## Texto de leitura
Os hábitos fazem o monge

Por Nely Caixeta/ Revista Exame /Março 2000

Se o Brasil quer competir na economia global, precisa investir na autonomia e no crescimento das pessoas, diz o autor do livro de auto-ajuda mais vendido nos Estados Unidos, Os 7 Hábitos de Pessoas Muito Eficazes


 

Os números falam por ele. O guru da auto-ajuda Stephen Covey é o autor do livro de negócios mais vendido nos Estados Unidos, Os 7 Hábitos de Pessoas Muito Eficazes, que em dez anos foi traduzido para 32 línguas e vendeu cerca de 15 milhões de exemplares. A empresa da qual é vice-presidente, a Franklin Covey Company (resultado da fusão do Centro de Liderança Covey com a Franklin Quest), faturou 550 milhões de dólares no ano passado. Entre seus clientes estão 80 das 100 maiores empresas americanas e mais de 75% das 500 maiores da lista da revista Fortune. A organização, com sede em Provo, no estado de Utah, conta com 4 000 consultores treinados em 44 escritórios de 37 países. Inclusive no Brasil, onde a Franklin Covey começou a trabalhar este mês, com 14 consultores.

## Dados extraídos
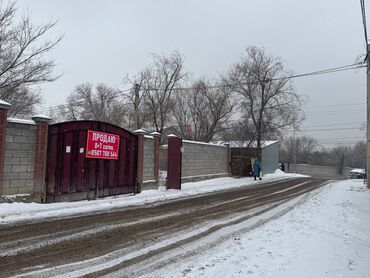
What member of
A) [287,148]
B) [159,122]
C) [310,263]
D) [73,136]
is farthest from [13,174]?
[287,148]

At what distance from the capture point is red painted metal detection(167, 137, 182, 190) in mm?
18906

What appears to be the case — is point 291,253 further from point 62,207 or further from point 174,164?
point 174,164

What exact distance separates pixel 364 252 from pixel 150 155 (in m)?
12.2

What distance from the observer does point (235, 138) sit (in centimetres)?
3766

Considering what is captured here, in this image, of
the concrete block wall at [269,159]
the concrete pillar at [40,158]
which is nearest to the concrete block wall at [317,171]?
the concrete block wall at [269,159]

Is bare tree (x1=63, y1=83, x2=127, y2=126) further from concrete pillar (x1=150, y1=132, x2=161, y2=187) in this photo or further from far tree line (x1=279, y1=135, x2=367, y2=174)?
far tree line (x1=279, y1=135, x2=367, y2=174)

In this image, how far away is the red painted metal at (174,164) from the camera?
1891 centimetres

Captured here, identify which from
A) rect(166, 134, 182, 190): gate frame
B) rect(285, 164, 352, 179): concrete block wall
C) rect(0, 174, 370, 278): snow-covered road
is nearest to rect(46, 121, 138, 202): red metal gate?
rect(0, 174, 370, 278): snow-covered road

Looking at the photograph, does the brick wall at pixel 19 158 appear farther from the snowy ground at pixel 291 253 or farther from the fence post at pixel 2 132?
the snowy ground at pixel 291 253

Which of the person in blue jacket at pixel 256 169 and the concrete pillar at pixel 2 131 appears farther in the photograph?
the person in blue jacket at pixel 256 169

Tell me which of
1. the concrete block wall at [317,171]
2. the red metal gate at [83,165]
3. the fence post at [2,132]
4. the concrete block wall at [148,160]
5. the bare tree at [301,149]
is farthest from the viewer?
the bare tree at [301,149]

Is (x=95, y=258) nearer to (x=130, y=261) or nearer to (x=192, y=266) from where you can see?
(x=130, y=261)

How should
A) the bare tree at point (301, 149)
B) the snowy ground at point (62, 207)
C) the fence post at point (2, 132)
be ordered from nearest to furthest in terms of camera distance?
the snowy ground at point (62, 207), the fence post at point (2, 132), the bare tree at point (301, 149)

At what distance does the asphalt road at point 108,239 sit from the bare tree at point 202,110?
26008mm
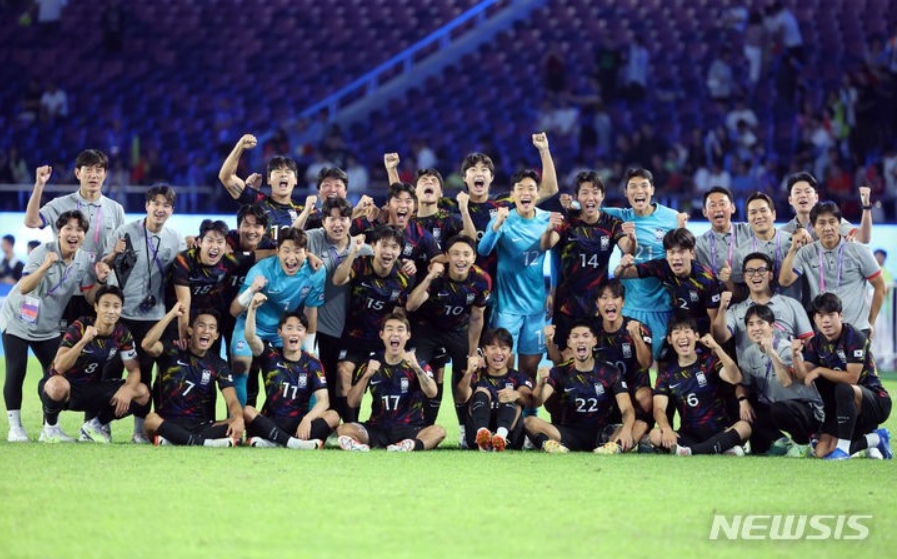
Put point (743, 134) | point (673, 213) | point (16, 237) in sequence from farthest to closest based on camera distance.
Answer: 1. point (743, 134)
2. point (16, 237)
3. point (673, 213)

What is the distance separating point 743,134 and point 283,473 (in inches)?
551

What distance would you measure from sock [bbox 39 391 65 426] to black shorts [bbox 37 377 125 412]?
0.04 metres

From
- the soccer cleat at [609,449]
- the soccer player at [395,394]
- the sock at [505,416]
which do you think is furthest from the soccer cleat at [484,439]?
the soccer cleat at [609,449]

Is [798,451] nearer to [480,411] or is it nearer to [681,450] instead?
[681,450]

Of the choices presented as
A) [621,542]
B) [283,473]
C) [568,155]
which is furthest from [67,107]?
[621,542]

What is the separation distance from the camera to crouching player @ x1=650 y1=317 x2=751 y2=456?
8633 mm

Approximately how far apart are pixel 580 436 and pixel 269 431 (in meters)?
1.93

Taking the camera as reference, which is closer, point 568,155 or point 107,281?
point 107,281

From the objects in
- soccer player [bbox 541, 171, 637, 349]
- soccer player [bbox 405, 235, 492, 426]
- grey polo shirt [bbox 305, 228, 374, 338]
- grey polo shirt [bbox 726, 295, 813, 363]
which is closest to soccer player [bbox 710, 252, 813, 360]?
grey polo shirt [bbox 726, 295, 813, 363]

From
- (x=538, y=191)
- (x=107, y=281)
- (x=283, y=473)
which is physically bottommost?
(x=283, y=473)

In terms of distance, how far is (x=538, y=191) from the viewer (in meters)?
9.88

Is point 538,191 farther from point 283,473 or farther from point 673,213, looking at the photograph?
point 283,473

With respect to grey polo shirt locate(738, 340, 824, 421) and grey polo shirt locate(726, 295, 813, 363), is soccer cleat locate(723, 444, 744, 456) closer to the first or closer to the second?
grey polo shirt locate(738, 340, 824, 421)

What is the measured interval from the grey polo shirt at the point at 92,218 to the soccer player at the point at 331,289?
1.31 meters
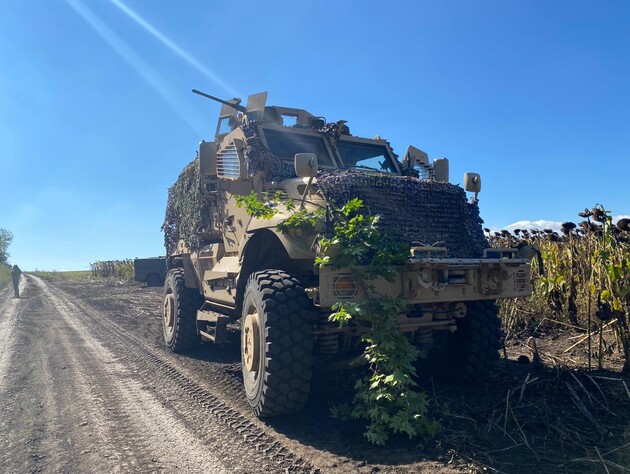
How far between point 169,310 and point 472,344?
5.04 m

## O que fazer
(A) Copie do texto sobre Stephen Covey tudo o que vai desde "Os números falam" até "com 14 consultores.".
(B) Segundo o texto sobre Stephen Covey, com quantos consultores a Franklin Covey começou a trabalhar no Brasil?
(C) Por favor, escreva a continuação do texto sobre Stephen Covey a partir da última frase apresentada.

## Respostas esperadas
(A)
Os números falam por ele. O guru da auto-ajuda Stephen Covey é o autor do livro de negócios mais vendido nos Estados Unidos, Os 7 Hábitos de Pessoas Muito Eficazes, que em dez anos foi traduzido para 32 línguas e vendeu cerca de 15 milhões de exemplares. A empresa da qual é vice-presidente, a Franklin Covey Company (resultado da fusão do Centro de Liderança Covey com a Franklin Quest), faturou 550 milhões de dólares no ano passado. Entre seus clientes estão 80 das 100 maiores empresas americanas e mais de 75% das 500 maiores da lista da revista Fortune. A organização, com sede em Provo, no estado de Utah, conta com 4 000 consultores treinados em 44 escritórios de 37 países. Inclusive no Brasil, onde a Franklin Covey começou a trabalhar este mês, com 14 consultores.

(B) Com 14 consultores.

(C)
Não são só os números que falam por Covey. Ele também fala por números. Eis alguns títulos de seus livros e artigos: as coisas mais importantes em primeiro lugar, os sete hábitos de pessoas (e famílias, e empresas, e o que mais vier) muito eficazes, as dez chaves para uma era de mudanças. Quando aponta o que chama de sua realização mais importante, a família, Covey cita o fato de ter nove filhos e 31 netos. Daqui a dez anos, acredita que terá 50 netos e 40 bisnetos. 

Mesmo antes de inaugurar a filial brasileira, os ensinamentos de Covey (que colabora com a revista Você s.a.) já chegaram a grandes empresas, como o grupo Pão de Açúcar e o Banco do Brasil. Ele planeja visitar o país em 2002. Tamanha organização da agenda mostra que o guru segue sua própria pregação.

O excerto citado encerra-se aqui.